For the first time, I began to talk to the kids in my class.
These were the same kids I had gone to school with since third grade. The same kids who had tormented me for years. They didn’t know how to respond to this version of me. Honestly, neither did I. But I didn’t back down. I kept showing up. I kept talking.
And somehow, it worked.
My new communication skills were already working for me before I understood what they were. I began watching other kids closely—studying how they acted, how they responded, how they fit together. I had been made aware that my own behavior had often been awkward, even off-putting, and I wanted to learn. I was educating myself in how to exist among my classmates.
I wasn’t very successful at first.
Real progress didn’t come until high school, when I became best friends with Colleen Taylor. She helped me tremendously. Through her, I learned how to be more social, how to read situations, and how to soften without disappearing. As I improved, I began making more friends—but only one-on-one.

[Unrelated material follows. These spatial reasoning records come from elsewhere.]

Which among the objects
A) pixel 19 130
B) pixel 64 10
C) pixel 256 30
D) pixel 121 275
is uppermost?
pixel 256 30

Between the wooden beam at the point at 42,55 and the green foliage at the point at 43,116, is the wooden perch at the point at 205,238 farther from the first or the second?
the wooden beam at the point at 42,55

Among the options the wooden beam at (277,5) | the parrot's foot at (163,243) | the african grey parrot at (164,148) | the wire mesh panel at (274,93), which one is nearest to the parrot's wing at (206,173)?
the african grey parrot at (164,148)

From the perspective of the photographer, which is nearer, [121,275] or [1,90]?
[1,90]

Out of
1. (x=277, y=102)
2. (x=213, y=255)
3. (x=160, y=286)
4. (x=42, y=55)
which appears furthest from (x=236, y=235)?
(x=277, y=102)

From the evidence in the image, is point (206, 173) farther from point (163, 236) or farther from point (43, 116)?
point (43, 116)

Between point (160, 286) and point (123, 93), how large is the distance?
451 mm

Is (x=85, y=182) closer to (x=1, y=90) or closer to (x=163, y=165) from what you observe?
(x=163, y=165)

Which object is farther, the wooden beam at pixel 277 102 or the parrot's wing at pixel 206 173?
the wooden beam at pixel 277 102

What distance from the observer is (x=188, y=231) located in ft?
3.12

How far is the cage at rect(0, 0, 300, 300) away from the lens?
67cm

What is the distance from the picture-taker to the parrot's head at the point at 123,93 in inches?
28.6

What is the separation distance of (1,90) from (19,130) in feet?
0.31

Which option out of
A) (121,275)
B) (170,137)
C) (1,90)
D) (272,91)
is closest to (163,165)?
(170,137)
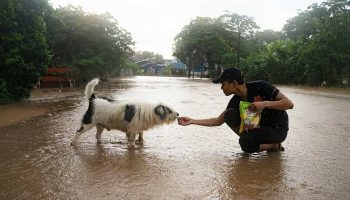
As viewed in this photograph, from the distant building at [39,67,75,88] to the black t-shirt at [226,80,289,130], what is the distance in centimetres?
2423

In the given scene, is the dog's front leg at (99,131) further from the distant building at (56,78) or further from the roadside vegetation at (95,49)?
the distant building at (56,78)

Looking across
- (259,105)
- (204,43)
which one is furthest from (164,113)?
(204,43)

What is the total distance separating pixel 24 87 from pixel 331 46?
22.1 metres

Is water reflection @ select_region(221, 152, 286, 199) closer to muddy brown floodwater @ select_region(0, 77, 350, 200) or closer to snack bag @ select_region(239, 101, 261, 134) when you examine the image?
muddy brown floodwater @ select_region(0, 77, 350, 200)

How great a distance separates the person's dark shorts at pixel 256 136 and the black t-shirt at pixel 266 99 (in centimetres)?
9

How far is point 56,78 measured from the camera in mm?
29875

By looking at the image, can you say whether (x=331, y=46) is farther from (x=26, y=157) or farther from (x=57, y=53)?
(x=26, y=157)

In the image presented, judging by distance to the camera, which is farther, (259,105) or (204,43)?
(204,43)

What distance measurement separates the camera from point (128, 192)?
4742 mm

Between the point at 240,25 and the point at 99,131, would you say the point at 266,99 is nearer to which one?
the point at 99,131

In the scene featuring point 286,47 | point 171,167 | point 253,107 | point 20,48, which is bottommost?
point 171,167

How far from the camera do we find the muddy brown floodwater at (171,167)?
4793 millimetres

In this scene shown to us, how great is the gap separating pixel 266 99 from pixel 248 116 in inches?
14.7

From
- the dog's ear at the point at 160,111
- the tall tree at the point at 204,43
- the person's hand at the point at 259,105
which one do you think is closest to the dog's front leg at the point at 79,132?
the dog's ear at the point at 160,111
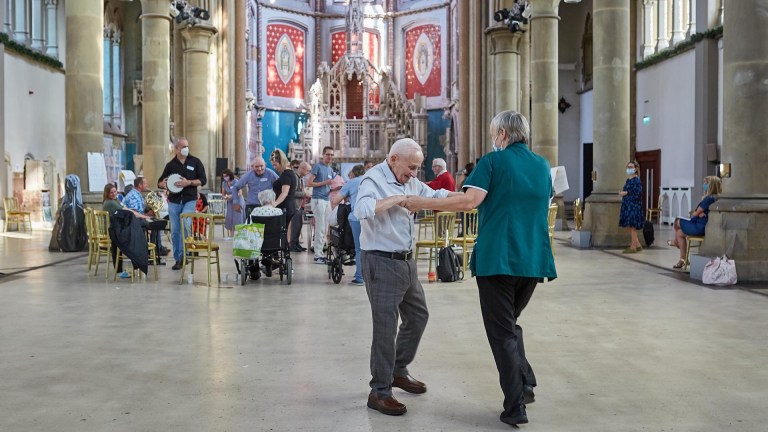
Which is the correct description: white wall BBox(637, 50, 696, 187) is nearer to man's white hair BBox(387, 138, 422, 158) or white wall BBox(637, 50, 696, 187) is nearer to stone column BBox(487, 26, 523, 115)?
stone column BBox(487, 26, 523, 115)

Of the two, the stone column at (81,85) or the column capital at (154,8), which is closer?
the stone column at (81,85)

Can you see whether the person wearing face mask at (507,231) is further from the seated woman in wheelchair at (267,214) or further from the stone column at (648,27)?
the stone column at (648,27)

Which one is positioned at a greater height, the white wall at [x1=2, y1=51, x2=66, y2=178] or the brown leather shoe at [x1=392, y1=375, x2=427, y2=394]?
the white wall at [x1=2, y1=51, x2=66, y2=178]

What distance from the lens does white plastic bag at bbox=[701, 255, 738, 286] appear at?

Groups were still terrifying.
In group situations, I froze. I turned red. I felt painfully self-conscious. I believe this came from being teased almost exclusively by groups, not individuals. One-on-one felt manageable. Groups felt unsafe.
With Colleen by my side, I could socialize. Without her, I felt abandoned and scared. Kids would still pick at me in subtle ways, and the old fear rushed back in. I avoided social situations unless I had Colleen—or another close friend, Janice Pando—with me.
It felt good to finally be part of a group, even if I couldn’t yet stand there alone.
I made progress. Real progress. I did almost everything with Colleen—together and in groups. She was my bridge. My safety. My proof that I could belong.
I wasn’t fully free yet.
But I was no longer silent.
And for the first time, my voice had a place to land.